Confessions of a Jewish Wagnerite is a personal memoir of my recognition of the psychological and moral troubledness of my own Wagnerism, bound up, as I discovered it to be, with my own internalized anti-Semitism, within greater concerns about the cult of Wagner and its influence on cutlure, society and politics. Gottfried Wagner's memoir, Twilight of The Wagners, shares those concerns as it takes an unflinchingly hard look at the already heavily but still far from adequately addressed Nazi history of Bayreuth and his family's, especially his never repentant father Wolfgang Wagner's, collaborations with Nazism. (Some of this family discord is also captured in the Tony Palmer film, The Wagner Family.)

Admittedly, these memoirs tell of movement away from the composer. And their threat may be that as such, they are just too undermining of Wagner and inimical to Wagnerism, which is inevitably about Wagner appreciation.

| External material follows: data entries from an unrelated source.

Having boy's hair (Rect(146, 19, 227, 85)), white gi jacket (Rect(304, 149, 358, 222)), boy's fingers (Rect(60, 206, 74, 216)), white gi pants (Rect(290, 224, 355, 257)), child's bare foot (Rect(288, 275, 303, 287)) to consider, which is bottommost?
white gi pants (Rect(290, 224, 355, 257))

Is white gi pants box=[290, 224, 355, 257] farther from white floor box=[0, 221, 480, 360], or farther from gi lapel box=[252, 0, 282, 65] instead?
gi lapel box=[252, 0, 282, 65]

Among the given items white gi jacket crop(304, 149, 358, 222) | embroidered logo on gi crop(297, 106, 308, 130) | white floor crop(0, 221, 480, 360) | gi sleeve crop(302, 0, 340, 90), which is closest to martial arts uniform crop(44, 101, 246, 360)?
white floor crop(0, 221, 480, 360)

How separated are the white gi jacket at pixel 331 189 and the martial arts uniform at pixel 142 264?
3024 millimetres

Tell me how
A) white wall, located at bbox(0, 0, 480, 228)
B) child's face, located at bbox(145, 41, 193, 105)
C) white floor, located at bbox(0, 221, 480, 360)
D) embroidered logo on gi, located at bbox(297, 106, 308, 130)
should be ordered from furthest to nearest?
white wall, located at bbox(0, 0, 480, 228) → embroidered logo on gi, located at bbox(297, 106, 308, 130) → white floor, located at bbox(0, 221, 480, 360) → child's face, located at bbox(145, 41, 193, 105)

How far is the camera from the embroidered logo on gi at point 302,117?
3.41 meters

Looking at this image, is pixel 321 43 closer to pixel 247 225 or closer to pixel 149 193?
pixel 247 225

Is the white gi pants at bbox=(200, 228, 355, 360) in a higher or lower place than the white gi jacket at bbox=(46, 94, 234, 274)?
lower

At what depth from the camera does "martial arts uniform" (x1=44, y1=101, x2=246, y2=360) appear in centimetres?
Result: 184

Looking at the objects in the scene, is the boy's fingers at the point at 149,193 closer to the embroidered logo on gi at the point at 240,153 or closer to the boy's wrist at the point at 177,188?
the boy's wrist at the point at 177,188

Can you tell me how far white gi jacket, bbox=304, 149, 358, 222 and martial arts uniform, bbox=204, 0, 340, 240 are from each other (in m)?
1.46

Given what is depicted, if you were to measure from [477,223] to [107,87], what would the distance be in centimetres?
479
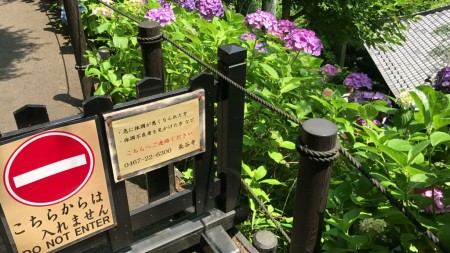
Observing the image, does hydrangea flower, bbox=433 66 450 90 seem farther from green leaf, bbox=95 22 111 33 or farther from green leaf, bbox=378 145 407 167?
green leaf, bbox=95 22 111 33

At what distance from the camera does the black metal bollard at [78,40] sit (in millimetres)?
3416

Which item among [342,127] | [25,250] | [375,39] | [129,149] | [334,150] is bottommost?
[375,39]

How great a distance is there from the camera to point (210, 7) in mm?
3510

Meanwhile, one can't help but wonder to what extent Jewish as well as non-Jewish Wagnerites are experiencing the same satisfaction, albeit a lot more tacitly and preconsciously, that Richard and Cosima Wagner clearly savored in witnessing such enthusiastic Jewish participation in the promotion of Wagnerism. Like Alberich, Mime and the Nibelungs, as Wagner saw us, we never miss an opportunity to exploit and betray one another. In any event, I wouldn't anticipate finding much discussion of such things at Wagner Society gatherings, even those that are currently hosting screenings of Wagner's Jews.

_____

Lawrence D. Mass is the author of Confessions of a Jewish Wagnerite: Being Gay and Jewish in America.

Biographical note: Lawrence D. Mass, M.D., is a cofounder of Gay Men's Health Crisis and was the first to write about AIDS in any press. He is the author of We Must Love One Another Or Die: The Life and Legacies of Larry Kramer. He specializes in addiction medicine and lives in New York City.